Cato Institute’s Ilya Shapiro, who co-authored an influential amicus brief in the case, had the following to say about the decision in Brown v. Entertainment Merchants Association:
The Supreme Court scored an epic win for the First Amendment in striking down California’s prohibition on selling violent video games to minors. The law was both overly broad—sweeping in a wide variety of games based on no objective standard and no age-based gradations—and underinclusive—with no restrictions on other types of media. With a few strictly drawn exceptions for historically unprotected speech—obscenity, incitement, fighting words—government lacks the power to restrict expression simply because of its content. And a legislature cannot create new types of unprotected speech simply by weighing its purported social costs against its alleged value.
“Reading Dante is unquestionably more cultured and intellectually edifying than playing Mortal Kombat,” Justice Scalia points out in his majority opinion. “But these cultural and intellectual differences are not constitutional ones.”
Moreover, the Court, citing Cato’s amicus brief, described how each generation’s new media produces consternation from adults who want to avoid the “seduction of the innocent” (to borrow a phrase from the attack on comic books in the 1950s).

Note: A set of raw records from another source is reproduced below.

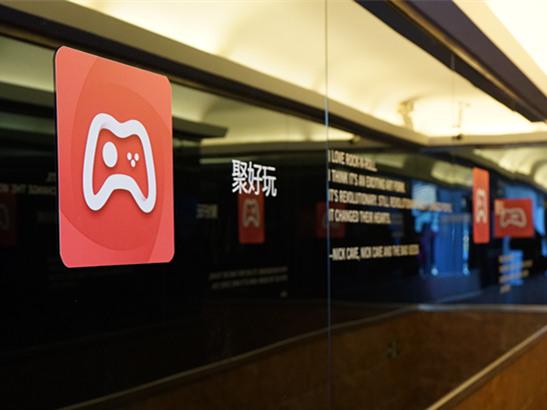 海信携手腾讯游戏 开创电视游戏2.0时代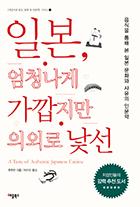 [가깝지만 낯선, 문화 속 인문학 2] 일본, 엄청나게 가깝지만 의외로 낯선 : 음식을 통해 본 일본 문화와 사유의 인문학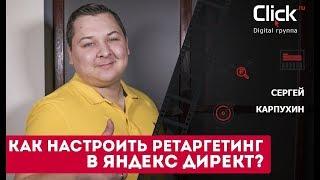 видео Похожие аудитории в Яндекс Директ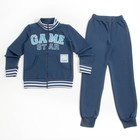 Комплект (куртка+брюки) для мальчика, рост 140 см, цвет тёмно-синий Н484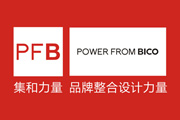 图片标题:POWERFROMBICO集和力量品牌设计公司最新案例 关键字:品牌整合设计力量  加入时间:2010-8-15 23:25 加入作者:redocn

In the 19th century, dime novels and “penny dreadfuls” were blamed for social ills and juvenile delinquency. Later, Congress held hearings on the cartoon menace, which prompted the comic book industry to voluntarily adopt a ratings system. Backlash against certain kinds of movies and music caused those respective industries also to adopt voluntary ratings systems. And the video game industry too adopted an effective and responsive ratings system after congressional hearings in the early ‘90s. Not only is all this hand-wringing overwrought, but self-regulation and parental oversight have worked—evidence from the Federal Trade Commission shows that the voluntary ratings system works more effectively with video games than with any other medium—and they avoid First Amendment thickets. Adding a level of governmental control, even if were constitutional, would be counterproductive.